→ **WHAT IS EXPECTED**
Pick out each line of the items below that contains the string "rect" and copy those lines. Case counts, so only matches with the same capitalization qualify.

A run of items
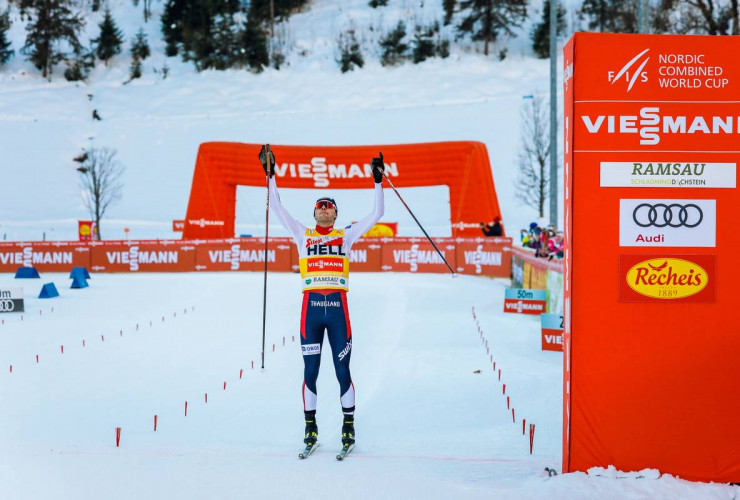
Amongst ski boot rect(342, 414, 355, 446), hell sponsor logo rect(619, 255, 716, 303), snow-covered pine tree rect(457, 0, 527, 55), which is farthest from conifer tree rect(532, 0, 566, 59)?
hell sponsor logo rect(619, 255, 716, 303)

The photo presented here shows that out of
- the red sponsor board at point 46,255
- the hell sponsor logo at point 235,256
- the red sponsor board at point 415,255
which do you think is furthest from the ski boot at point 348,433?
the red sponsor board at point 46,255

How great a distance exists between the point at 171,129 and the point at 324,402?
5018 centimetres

---

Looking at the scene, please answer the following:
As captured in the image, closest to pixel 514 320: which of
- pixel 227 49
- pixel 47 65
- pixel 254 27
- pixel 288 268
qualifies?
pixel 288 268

→ **FINISHED ANSWER**
Amongst ski boot rect(342, 414, 355, 446), hell sponsor logo rect(619, 255, 716, 303), snow-covered pine tree rect(457, 0, 527, 55), which is farthest from conifer tree rect(532, 0, 566, 59)?
hell sponsor logo rect(619, 255, 716, 303)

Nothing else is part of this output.